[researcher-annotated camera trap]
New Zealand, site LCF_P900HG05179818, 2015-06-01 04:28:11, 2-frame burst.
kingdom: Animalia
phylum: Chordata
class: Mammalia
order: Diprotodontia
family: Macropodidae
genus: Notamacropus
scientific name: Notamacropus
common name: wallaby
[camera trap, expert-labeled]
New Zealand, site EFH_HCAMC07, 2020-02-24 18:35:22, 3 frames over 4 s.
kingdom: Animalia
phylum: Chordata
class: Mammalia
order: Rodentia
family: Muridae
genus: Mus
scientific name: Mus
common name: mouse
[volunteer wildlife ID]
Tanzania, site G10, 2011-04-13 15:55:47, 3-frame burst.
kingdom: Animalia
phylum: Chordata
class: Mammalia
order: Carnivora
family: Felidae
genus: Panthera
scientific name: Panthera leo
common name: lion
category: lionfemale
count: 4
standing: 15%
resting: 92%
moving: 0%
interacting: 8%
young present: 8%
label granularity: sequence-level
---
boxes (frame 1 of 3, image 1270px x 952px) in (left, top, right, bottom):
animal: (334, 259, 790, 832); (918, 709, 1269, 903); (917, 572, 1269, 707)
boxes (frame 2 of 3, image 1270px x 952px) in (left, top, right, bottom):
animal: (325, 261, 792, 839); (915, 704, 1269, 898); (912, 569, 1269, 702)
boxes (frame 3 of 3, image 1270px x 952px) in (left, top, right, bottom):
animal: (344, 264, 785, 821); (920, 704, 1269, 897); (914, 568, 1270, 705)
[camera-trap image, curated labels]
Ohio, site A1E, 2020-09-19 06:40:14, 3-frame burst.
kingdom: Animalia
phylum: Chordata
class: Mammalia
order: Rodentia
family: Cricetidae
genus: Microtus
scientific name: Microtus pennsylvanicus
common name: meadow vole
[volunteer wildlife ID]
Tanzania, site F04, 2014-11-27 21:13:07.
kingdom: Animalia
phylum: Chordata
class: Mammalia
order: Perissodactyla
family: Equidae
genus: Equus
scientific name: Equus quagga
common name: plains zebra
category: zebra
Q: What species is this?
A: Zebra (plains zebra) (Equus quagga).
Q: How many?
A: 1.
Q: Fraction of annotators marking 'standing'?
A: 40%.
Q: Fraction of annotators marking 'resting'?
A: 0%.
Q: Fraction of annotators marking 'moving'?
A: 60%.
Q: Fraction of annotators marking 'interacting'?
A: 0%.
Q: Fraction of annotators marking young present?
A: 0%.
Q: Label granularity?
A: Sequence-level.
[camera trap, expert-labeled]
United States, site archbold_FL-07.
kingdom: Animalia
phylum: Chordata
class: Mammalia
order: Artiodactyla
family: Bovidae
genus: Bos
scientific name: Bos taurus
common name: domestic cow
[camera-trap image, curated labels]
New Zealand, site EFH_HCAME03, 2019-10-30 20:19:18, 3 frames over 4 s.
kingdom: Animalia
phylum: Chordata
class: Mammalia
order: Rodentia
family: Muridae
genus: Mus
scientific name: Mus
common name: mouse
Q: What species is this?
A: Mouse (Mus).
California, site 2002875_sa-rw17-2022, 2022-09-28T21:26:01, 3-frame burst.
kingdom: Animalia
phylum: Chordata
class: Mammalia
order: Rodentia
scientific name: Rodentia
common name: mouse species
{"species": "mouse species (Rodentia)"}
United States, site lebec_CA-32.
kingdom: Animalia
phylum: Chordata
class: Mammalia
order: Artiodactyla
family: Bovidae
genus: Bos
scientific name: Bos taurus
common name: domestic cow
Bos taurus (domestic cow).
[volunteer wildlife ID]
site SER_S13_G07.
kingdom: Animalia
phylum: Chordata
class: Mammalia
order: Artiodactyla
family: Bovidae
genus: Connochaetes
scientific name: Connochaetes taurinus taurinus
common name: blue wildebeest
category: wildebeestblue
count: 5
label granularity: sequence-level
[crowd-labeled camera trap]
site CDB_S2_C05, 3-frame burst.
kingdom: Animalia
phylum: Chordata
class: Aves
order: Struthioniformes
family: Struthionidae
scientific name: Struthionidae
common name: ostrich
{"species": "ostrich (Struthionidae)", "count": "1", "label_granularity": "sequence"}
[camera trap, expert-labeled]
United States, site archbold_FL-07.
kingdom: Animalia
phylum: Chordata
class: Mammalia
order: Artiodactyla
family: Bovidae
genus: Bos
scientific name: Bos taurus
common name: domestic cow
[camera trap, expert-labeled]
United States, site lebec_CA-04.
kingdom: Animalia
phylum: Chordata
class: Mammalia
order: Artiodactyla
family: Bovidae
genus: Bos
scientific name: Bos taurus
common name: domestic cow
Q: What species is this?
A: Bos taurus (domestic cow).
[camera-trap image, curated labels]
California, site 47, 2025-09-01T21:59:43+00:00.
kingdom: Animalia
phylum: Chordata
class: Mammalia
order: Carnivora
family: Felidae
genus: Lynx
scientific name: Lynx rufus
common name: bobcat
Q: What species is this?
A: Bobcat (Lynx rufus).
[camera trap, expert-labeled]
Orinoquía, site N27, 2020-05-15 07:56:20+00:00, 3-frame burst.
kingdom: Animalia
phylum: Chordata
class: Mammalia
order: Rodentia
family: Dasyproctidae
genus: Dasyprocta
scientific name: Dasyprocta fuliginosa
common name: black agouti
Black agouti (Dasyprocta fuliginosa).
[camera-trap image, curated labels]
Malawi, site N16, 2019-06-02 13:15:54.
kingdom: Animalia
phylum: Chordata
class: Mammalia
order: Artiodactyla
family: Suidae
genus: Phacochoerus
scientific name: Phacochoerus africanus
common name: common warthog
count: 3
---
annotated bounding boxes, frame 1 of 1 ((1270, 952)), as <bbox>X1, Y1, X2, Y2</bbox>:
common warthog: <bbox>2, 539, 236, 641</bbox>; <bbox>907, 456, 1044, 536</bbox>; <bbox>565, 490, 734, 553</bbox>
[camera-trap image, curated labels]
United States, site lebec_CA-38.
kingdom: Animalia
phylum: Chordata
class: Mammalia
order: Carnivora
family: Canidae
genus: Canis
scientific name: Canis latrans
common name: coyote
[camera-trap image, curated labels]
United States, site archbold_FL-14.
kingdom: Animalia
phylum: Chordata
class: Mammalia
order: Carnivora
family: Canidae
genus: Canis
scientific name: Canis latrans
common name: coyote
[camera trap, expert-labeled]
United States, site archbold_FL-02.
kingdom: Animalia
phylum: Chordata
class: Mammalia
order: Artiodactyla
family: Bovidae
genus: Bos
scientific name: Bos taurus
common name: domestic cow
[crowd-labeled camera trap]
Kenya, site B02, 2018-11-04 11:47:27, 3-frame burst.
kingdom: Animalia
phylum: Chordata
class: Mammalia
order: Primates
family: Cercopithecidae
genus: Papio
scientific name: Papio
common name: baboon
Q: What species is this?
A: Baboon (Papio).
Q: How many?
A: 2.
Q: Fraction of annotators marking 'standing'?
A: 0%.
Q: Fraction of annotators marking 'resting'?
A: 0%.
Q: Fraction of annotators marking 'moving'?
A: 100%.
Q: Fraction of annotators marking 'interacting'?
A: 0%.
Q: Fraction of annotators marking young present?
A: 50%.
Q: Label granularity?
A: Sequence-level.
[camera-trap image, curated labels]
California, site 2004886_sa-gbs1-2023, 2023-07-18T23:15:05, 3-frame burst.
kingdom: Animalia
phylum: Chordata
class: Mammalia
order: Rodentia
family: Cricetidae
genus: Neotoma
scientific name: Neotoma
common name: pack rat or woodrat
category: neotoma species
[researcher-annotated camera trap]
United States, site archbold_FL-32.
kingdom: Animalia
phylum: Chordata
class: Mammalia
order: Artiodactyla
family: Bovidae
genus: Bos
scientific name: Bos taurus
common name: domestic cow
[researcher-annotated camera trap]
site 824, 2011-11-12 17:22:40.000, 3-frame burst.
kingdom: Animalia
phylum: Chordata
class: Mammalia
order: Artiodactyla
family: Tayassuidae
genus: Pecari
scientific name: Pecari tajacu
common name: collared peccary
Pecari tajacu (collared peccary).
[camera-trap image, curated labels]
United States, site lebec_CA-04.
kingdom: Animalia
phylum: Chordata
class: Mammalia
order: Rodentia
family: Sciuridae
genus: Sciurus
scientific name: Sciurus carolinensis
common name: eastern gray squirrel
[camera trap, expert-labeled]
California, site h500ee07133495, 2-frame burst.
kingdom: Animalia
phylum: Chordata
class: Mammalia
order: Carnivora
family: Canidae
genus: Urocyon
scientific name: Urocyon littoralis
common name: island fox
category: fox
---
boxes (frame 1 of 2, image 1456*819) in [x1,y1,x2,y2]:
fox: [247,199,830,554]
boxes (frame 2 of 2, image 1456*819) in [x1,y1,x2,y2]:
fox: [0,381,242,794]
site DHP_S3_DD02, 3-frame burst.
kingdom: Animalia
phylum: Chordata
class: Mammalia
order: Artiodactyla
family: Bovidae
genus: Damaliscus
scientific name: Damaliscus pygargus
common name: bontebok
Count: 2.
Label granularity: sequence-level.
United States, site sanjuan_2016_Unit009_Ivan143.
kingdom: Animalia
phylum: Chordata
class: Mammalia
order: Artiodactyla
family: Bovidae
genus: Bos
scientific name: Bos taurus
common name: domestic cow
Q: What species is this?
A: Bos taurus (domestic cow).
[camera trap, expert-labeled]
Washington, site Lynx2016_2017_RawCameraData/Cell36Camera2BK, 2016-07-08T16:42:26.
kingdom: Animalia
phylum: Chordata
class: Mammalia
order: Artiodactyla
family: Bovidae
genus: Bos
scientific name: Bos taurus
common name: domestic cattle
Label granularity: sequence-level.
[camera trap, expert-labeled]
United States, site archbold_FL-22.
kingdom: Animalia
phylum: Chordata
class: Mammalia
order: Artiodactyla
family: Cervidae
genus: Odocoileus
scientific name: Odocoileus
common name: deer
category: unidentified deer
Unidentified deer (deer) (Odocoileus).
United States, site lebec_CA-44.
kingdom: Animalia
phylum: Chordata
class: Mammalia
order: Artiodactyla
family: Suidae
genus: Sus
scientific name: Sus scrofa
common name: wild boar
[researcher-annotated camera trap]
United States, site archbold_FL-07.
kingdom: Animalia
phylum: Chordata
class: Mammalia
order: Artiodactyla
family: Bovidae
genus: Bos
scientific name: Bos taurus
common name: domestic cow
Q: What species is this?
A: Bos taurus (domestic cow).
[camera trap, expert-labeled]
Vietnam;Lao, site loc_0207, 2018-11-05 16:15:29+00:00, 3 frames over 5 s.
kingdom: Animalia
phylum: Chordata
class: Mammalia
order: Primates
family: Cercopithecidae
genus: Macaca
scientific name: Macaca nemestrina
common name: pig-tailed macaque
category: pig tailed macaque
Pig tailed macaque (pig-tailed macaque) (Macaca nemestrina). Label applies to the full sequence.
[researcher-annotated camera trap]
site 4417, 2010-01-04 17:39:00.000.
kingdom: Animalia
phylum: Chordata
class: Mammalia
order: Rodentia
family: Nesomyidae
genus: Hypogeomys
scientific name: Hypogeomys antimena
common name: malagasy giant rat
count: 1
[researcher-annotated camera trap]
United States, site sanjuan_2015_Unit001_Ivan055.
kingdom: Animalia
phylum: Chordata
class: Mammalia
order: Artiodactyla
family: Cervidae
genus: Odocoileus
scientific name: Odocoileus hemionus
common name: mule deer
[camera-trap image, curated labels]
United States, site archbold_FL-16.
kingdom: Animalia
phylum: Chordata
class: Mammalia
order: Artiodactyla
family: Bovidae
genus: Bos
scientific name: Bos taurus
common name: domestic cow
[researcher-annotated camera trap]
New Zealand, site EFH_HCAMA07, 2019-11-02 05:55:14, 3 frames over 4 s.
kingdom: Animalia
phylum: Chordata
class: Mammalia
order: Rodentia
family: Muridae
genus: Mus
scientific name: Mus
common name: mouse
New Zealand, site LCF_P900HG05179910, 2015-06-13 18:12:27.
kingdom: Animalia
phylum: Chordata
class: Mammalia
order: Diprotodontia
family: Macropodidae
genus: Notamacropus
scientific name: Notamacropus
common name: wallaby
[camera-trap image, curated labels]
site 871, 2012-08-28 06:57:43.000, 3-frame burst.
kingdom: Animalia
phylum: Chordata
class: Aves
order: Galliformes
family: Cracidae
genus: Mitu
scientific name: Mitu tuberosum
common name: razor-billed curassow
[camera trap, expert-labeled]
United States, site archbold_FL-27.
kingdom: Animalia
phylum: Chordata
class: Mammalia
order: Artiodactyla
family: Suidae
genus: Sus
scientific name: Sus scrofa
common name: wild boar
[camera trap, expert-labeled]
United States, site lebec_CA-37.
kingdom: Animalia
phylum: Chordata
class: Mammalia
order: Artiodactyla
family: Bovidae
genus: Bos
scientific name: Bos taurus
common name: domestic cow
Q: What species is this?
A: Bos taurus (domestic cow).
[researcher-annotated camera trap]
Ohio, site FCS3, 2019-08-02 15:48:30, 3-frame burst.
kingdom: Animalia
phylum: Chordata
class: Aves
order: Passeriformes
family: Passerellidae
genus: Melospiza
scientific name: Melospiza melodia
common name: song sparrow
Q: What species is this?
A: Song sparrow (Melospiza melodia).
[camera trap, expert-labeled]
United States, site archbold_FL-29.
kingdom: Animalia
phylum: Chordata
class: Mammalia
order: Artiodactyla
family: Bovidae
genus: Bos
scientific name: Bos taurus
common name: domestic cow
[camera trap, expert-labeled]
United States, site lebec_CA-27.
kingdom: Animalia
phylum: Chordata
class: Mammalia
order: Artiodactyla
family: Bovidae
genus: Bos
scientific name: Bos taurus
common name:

-=-=-=-=-

▶ Goal of the exercise: Could you copy each line in the listing above that includes the word "California"?

▶ Answer to this task:
California, site 2002875_sa-rw17-2022, 2022-09-28T21:26:01, 3-frame burst.
California, site 47, 2025-09-01T21:59:43+00:00.
California, site 2004886_sa-gbs1-2023, 2023-07-18T23:15:05, 3-frame burst.
California, site h500ee07133495, 2-frame burst.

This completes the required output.